I reached the top first and looked down the far side, searching for the 'steep though feasible slopes' which I had promised the boys. Something was very wrong. No steep but feasible slope here. We were at the top of a terrific precipice, fully half a mile deep. A long way below we could see a huge glacier.

The porters arrived, looked over, and sat down in despair. There could be no doubt about it, they said, we would all die together. It seemed as if they were not far wrong. Retreat was hopeless, for we had only enough food for one more meal. It was too cold to stay where we were, postponing a decision until the morning. Somehow we must get down the cliff-face.

While the others went through the loads, throwing out the last vestiges of luxury, I descended alone to look for a route. I found that by doing an enormous Z across the face of the cliff we could reach a good ledge 600 ft. down. Gathering our forces we began the descent. We moved with the utmost care, for a slip could never have been checked. In 90 minutes we reached the ledge, which was just wide enough to accommodate three small tents. The storm broke and for most of the night it snowed. Mercifully, the ledge was out of the wind.

It had cleared by the next morning and over breakfast, the last of our food, we tried to piece together our whereabouts. Obviously this was not one of Snelson's passes. Equally obviously, there were no passes at all from the main Parahio valley to the south. Where, then, were we? There were magnificent peaks all around us, but none were familiar. Or were they? I rummaged in my rucksack and brought out the photographs and article I had irreligiously torn out of my H.J. before leaving Manali. There could be no doubt about it. There, only a few hundred yards away, was the Dibibokri Pyramid. The glacier below must be Snelson's main glacier.

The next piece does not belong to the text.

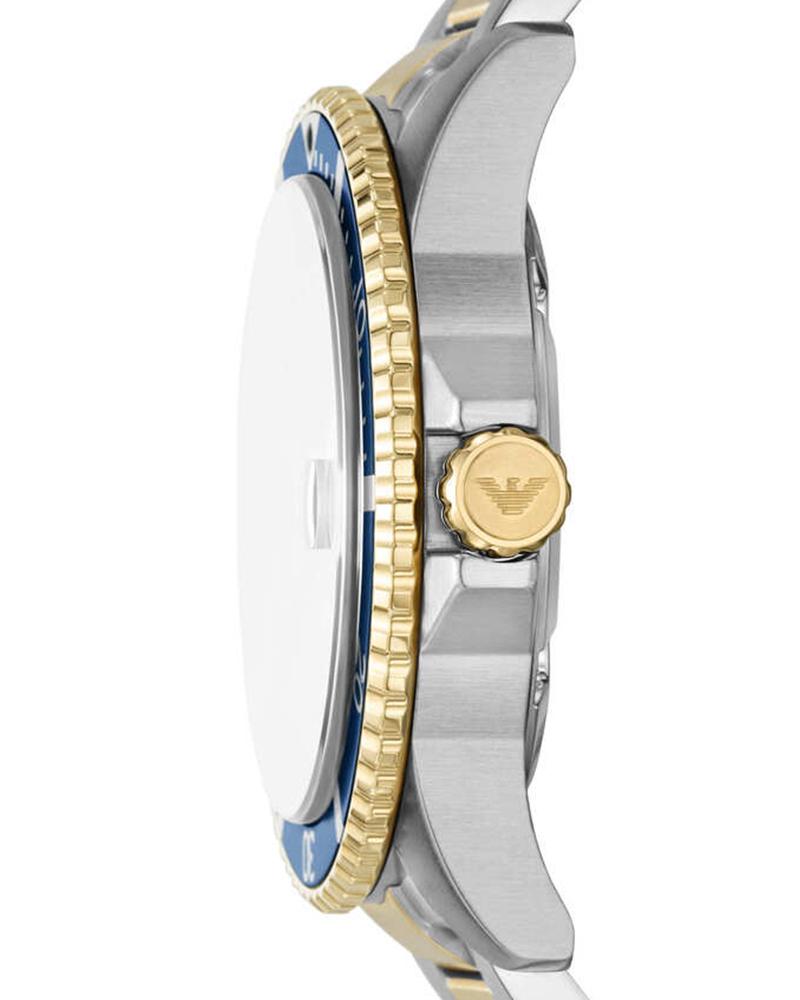 EMPORIO ARMANI AR11682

A look around, then and later, showed that both Snelson's map and the Survey map on which it is based are accurate—south of the Divide. But neither bears any relation to the ground on the Spiti side of the Divide. Snelson's passes do cross into a tributary of the Parahio, for it is a very wide valley, but they do not cross into the main branch. The fault lies entirely with the Survey map, on which, reasonably enough, Snelson based his own map. The former seems to have been drawn entirely from imagination on the Spiti side.

Instead of four hours it took four days to reach the Parbati. For two of them we were without any food whatsoever. Swollen streams and our own exhaustion slowed us down. Just as we were wondering if we would collapse from hunger a flock of goats, out to graze for the summer, appeared above us. A wild chase and we caught one. Our one remaining knife was too blunt to cut its throat, so we had to strangle the poor beast.

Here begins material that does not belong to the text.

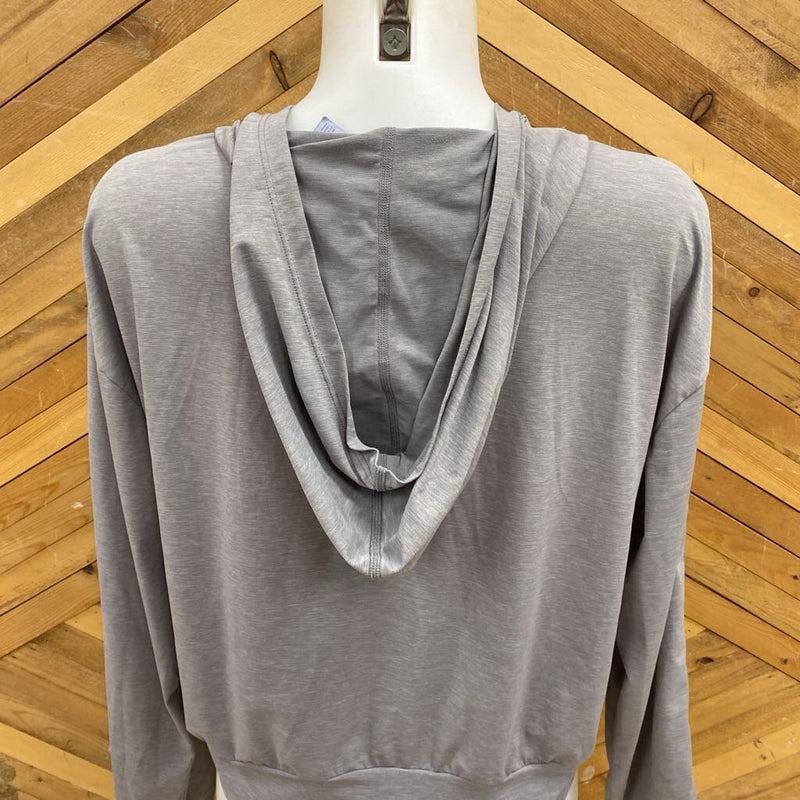 prAna - Women&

It was a weary but happy party which descended the Parbati valley. Too exhausted to appreciate its beauty, we were intent only on getting back to Manali and the luxury of Sunshine Orchards. In spite of an adventurous and alarming ending, the expedition had been thoroughly enjoyable and reasonably successful. Twelve passes had been found, though the last two barefy rate as 4passes', and ten peaks had been climbed. This in spite of the fact that we had successfully followed the atrocious weather wherever it went.

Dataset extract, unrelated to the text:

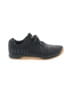 NOBULL Black Sneakers Size 9 1/2 - photo 1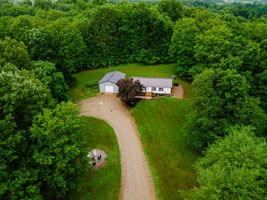 Todd Burns - 13399 Staddens Bridge Rd SE-89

A word must be added about the superlative quality of our Ladakhi porters, both in 1955 and 1956. Jolsun is as strong a man as I ever wish to see; Angrupp and Jigme are uncomplaining and helpful men-about-the-camp; Sunom's sense of humour and fine cooking make him invaluable. All four are in addition excellent load-carriers. But Rikzen is in a class by himself. We inherited him from another expedition in 1955, and he came with Trevor and me to every summit that year. This year, on more difficult climbs, he blossomed forth into a first-rate mountaineer. It is certain that, locally, Ladakhi porters like these will soon replace imported Sherpas. They are less expensive, more willing, less sophisticated and just as dependable.